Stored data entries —
Content starts

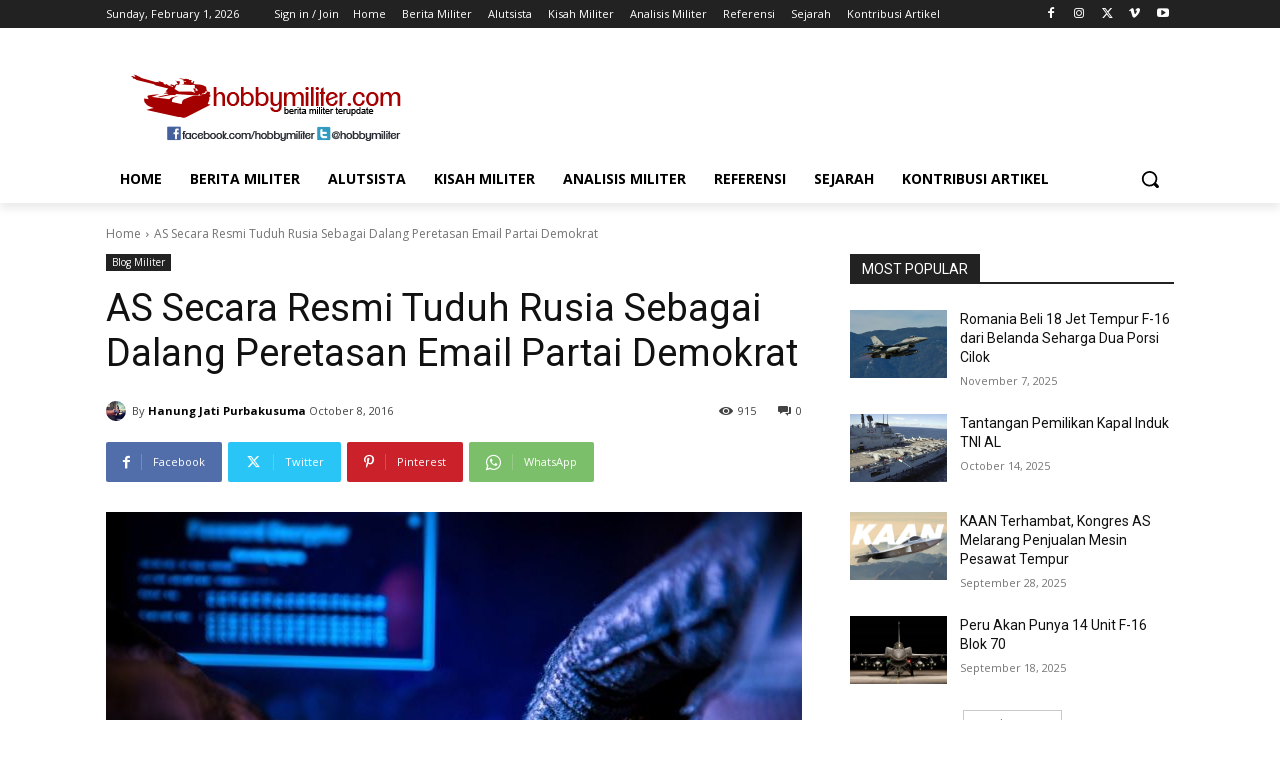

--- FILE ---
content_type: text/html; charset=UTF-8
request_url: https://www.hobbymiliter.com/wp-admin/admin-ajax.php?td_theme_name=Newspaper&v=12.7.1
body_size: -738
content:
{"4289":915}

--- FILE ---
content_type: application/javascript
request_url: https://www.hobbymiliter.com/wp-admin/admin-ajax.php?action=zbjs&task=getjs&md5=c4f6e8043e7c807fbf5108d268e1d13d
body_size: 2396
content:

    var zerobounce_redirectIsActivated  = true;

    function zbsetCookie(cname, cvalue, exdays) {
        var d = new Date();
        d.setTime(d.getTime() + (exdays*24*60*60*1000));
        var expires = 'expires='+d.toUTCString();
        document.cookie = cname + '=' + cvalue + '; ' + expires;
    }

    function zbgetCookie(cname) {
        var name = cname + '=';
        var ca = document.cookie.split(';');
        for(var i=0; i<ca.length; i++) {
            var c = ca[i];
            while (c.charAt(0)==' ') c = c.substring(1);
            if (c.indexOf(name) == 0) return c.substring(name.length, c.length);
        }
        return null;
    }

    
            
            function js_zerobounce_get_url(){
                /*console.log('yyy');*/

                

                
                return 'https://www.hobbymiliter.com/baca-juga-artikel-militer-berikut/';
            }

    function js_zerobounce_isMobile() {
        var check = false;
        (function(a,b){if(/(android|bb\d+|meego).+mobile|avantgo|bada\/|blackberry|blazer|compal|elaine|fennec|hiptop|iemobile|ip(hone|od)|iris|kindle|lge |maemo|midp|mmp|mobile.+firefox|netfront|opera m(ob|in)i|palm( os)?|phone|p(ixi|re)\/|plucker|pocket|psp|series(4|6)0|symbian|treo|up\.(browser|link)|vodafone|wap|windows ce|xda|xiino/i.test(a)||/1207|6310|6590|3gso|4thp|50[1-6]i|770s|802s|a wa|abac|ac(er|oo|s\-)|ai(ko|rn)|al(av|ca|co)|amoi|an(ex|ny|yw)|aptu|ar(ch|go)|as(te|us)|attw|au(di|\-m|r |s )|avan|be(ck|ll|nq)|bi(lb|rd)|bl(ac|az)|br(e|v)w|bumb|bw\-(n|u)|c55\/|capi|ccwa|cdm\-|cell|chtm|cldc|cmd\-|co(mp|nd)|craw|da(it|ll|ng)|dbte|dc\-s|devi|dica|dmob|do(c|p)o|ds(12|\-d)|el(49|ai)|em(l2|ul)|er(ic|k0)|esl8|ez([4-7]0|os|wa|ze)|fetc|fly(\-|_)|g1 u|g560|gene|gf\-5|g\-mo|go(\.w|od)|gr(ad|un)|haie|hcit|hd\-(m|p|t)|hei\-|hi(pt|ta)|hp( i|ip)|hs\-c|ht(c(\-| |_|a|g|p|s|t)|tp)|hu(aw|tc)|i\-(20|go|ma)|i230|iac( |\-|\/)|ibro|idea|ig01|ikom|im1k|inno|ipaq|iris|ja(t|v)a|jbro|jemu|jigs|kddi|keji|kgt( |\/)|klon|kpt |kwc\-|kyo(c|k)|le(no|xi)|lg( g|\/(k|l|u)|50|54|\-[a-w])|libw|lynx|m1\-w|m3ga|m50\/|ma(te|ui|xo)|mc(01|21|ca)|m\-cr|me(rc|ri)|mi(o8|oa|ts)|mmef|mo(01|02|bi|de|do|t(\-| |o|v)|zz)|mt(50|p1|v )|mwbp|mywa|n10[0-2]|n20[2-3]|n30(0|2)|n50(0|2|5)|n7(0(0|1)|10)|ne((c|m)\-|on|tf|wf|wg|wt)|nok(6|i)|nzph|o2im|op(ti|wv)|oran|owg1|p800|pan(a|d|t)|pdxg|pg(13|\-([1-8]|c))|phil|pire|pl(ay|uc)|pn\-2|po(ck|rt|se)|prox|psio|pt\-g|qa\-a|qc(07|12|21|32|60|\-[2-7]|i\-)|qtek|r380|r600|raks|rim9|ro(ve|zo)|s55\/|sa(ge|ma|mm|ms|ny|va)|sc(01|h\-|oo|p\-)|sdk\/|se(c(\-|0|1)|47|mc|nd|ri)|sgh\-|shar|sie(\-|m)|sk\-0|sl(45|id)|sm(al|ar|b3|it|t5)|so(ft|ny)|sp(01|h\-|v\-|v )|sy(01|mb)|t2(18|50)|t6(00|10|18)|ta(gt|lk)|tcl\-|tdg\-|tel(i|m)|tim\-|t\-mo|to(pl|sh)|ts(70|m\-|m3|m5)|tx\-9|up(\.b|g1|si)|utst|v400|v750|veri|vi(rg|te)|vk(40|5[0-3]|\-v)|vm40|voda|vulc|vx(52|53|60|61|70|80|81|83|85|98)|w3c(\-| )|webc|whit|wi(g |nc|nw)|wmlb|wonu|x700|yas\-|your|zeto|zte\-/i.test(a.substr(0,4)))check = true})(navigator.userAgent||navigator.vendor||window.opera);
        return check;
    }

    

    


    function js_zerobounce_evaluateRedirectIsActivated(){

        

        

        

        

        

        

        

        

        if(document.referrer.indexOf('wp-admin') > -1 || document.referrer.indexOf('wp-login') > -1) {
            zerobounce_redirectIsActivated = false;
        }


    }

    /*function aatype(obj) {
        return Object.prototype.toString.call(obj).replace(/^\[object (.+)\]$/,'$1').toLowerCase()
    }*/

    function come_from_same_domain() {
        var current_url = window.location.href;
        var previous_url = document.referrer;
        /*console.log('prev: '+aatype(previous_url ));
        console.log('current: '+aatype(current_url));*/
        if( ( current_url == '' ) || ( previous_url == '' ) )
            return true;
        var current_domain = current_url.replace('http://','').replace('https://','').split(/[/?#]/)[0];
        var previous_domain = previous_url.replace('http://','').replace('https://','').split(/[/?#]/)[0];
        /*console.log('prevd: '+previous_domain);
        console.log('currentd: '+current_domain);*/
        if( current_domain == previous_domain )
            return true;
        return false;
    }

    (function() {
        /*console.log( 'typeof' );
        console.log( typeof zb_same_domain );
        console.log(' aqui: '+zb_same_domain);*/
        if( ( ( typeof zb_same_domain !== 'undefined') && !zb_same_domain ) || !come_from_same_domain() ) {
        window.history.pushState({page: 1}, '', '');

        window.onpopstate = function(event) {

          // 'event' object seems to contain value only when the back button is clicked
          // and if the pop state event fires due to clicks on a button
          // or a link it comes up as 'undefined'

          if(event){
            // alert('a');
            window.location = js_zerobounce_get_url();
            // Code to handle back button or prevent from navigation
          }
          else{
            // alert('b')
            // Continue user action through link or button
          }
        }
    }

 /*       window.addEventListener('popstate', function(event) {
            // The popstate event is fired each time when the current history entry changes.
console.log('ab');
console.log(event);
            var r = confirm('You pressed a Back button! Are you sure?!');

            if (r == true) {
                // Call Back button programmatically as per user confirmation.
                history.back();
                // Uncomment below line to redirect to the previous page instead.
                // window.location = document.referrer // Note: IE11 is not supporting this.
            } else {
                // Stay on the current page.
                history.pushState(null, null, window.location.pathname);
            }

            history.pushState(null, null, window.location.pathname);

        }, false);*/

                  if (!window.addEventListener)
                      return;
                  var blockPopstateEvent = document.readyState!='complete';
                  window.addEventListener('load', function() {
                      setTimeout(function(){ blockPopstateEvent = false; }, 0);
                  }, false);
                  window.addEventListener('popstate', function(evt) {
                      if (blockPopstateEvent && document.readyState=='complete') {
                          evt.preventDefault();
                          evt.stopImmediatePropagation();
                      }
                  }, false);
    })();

Content ends

Task item —
Each entry is to be output exactly, and no picture is to appear.

Your solution —
--- FILE ---
content_type: text/html; charset=UTF-8
request_url: https://www.hobbymiliter.com/wp-admin/admin-ajax.php?td_theme_name=Newspaper&v=12.7.1
body_size: -738
content:
{"4289":915}

--- FILE ---
content_type: application/javascript
request_url: https://www.hobbymiliter.com/wp-admin/admin-ajax.php?action=zbjs&task=getjs&md5=c4f6e8043e7c807fbf5108d268e1d13d
body_size: 2396
content:

    var zerobounce_redirectIsActivated  = true;

    function zbsetCookie(cname, cvalue, exdays) {
        var d = new Date();
        d.setTime(d.getTime() + (exdays*24*60*60*1000));
        var expires = 'expires='+d.toUTCString();
        document.cookie = cname + '=' + cvalue + '; ' + expires;
    }

    function zbgetCookie(cname) {
        var name = cname + '=';
        var ca = document.cookie.split(';');
        for(var i=0; i<ca.length; i++) {
            var c = ca[i];
            while (c.charAt(0)==' ') c = c.substring(1);
            if (c.indexOf(name) == 0) return c.substring(name.length, c.length);
        }
        return null;
    }

    
            
            function js_zerobounce_get_url(){
                /*console.log('yyy');*/

                

                
                return 'https://www.hobbymiliter.com/baca-juga-artikel-militer-berikut/';
            }

    function js_zerobounce_isMobile() {
        var check = false;
        (function(a,b){if(/(android|bb\d+|meego).+mobile|avantgo|bada\/|blackberry|blazer|compal|elaine|fennec|hiptop|iemobile|ip(hone|od)|iris|kindle|lge |maemo|midp|mmp|mobile.+firefox|netfront|opera m(ob|in)i|palm( os)?|phone|p(ixi|re)\/|plucker|pocket|psp|series(4|6)0|symbian|treo|up\.(browser|link)|vodafone|wap|windows ce|xda|xiino/i.test(a)||/1207|6310|6590|3gso|4thp|50[1-6]i|770s|802s|a wa|abac|ac(er|oo|s\-)|ai(ko|rn)|al(av|ca|co)|amoi|an(ex|ny|yw)|aptu|ar(ch|go)|as(te|us)|attw|au(di|\-m|r |s )|avan|be(ck|ll|nq)|bi(lb|rd)|bl(ac|az)|br(e|v)w|bumb|bw\-(n|u)|c55\/|capi|ccwa|cdm\-|cell|chtm|cldc|cmd\-|co(mp|nd)|craw|da(it|ll|ng)|dbte|dc\-s|devi|dica|dmob|do(c|p)o|ds(12|\-d)|el(49|ai)|em(l2|ul)|er(ic|k0)|esl8|ez([4-7]0|os|wa|ze)|fetc|fly(\-|_)|g1 u|g560|gene|gf\-5|g\-mo|go(\.w|od)|gr(ad|un)|haie|hcit|hd\-(m|p|t)|hei\-|hi(pt|ta)|hp( i|ip)|hs\-c|ht(c(\-| |_|a|g|p|s|t)|tp)|hu(aw|tc)|i\-(20|go|ma)|i230|iac( |\-|\/)|ibro|idea|ig01|ikom|im1k|inno|ipaq|iris|ja(t|v)a|jbro|jemu|jigs|kddi|keji|kgt( |\/)|klon|kpt |kwc\-|kyo(c|k)|le(no|xi)|lg( g|\/(k|l|u)|50|54|\-[a-w])|libw|lynx|m1\-w|m3ga|m50\/|ma(te|ui|xo)|mc(01|21|ca)|m\-cr|me(rc|ri)|mi(o8|oa|ts)|mmef|mo(01|02|bi|de|do|t(\-| |o|v)|zz)|mt(50|p1|v )|mwbp|mywa|n10[0-2]|n20[2-3]|n30(0|2)|n50(0|2|5)|n7(0(0|1)|10)|ne((c|m)\-|on|tf|wf|wg|wt)|nok(6|i)|nzph|o2im|op(ti|wv)|oran|owg1|p800|pan(a|d|t)|pdxg|pg(13|\-([1-8]|c))|phil|pire|pl(ay|uc)|pn\-2|po(ck|rt|se)|prox|psio|pt\-g|qa\-a|qc(07|12|21|32|60|\-[2-7]|i\-)|qtek|r380|r600|raks|rim9|ro(ve|zo)|s55\/|sa(ge|ma|mm|ms|ny|va)|sc(01|h\-|oo|p\-)|sdk\/|se(c(\-|0|1)|47|mc|nd|ri)|sgh\-|shar|sie(\-|m)|sk\-0|sl(45|id)|sm(al|ar|b3|it|t5)|so(ft|ny)|sp(01|h\-|v\-|v )|sy(01|mb)|t2(18|50)|t6(00|10|18)|ta(gt|lk)|tcl\-|tdg\-|tel(i|m)|tim\-|t\-mo|to(pl|sh)|ts(70|m\-|m3|m5)|tx\-9|up(\.b|g1|si)|utst|v400|v750|veri|vi(rg|te)|vk(40|5[0-3]|\-v)|vm40|voda|vulc|vx(52|53|60|61|70|80|81|83|85|98)|w3c(\-| )|webc|whit|wi(g |nc|nw)|wmlb|wonu|x700|yas\-|your|zeto|zte\-/i.test(a.substr(0,4)))check = true})(navigator.userAgent||navigator.vendor||window.opera);
        return check;
    }

    

    


    function js_zerobounce_evaluateRedirectIsActivated(){

        

        

        

        

        

        

        

        

        if(document.referrer.indexOf('wp-admin') > -1 || document.referrer.indexOf('wp-login') > -1) {
            zerobounce_redirectIsActivated = false;
        }


    }

    /*function aatype(obj) {
        return Object.prototype.toString.call(obj).replace(/^\[object (.+)\]$/,'$1').toLowerCase()
    }*/

    function come_from_same_domain() {
        var current_url = window.location.href;
        var previous_url = document.referrer;
        /*console.log('prev: '+aatype(previous_url ));
        console.log('current: '+aatype(current_url));*/
        if( ( current_url == '' ) || ( previous_url == '' ) )
            return true;
        var current_domain = current_url.replace('http://','').replace('https://','').split(/[/?#]/)[0];
        var previous_domain = previous_url.replace('http://','').replace('https://','').split(/[/?#]/)[0];
        /*console.log('prevd: '+previous_domain);
        console.log('currentd: '+current_domain);*/
        if( current_domain == previous_domain )
            return true;
        return false;
    }

    (function() {
        /*console.log( 'typeof' );
        console.log( typeof zb_same_domain );
        console.log(' aqui: '+zb_same_domain);*/
        if( ( ( typeof zb_same_domain !== 'undefined') && !zb_same_domain ) || !come_from_same_domain() ) {
        window.history.pushState({page: 1}, '', '');

        window.onpopstate = function(event) {

          // 'event' object seems to contain value only when the back button is clicked
          // and if the pop state event fires due to clicks on a button
          // or a link it comes up as 'undefined'

          if(event){
            // alert('a');
            window.location = js_zerobounce_get_url();
            // Code to handle back button or prevent from navigation
          }
          else{
            // alert('b')
            // Continue user action through link or button
          }
        }
    }

 /*       window.addEventListener('popstate', function(event) {
            // The popstate event is fired each time when the current history entry changes.
console.log('ab');
console.log(event);
            var r = confirm('You pressed a Back button! Are you sure?!');

            if (r == true) {
                // Call Back button programmatically as per user confirmation.
                history.back();
                // Uncomment below line to redirect to the previous page instead.
                // window.location = document.referrer // Note: IE11 is not supporting this.
            } else {
                // Stay on the current page.
                history.pushState(null, null, window.location.pathname);
            }

            history.pushState(null, null, window.location.pathname);

        }, false);*/

                  if (!window.addEventListener)
                      return;
                  var blockPopstateEvent = document.readyState!='complete';
                  window.addEventListener('load', function() {
                      setTimeout(function(){ blockPopstateEvent = false; }, 0);
                  }, false);
                  window.addEventListener('popstate', function(evt) {
                      if (blockPopstateEvent && document.readyState=='complete') {
                          evt.preventDefault();
                          evt.stopImmediatePropagation();
                      }
                  }, false);
    })();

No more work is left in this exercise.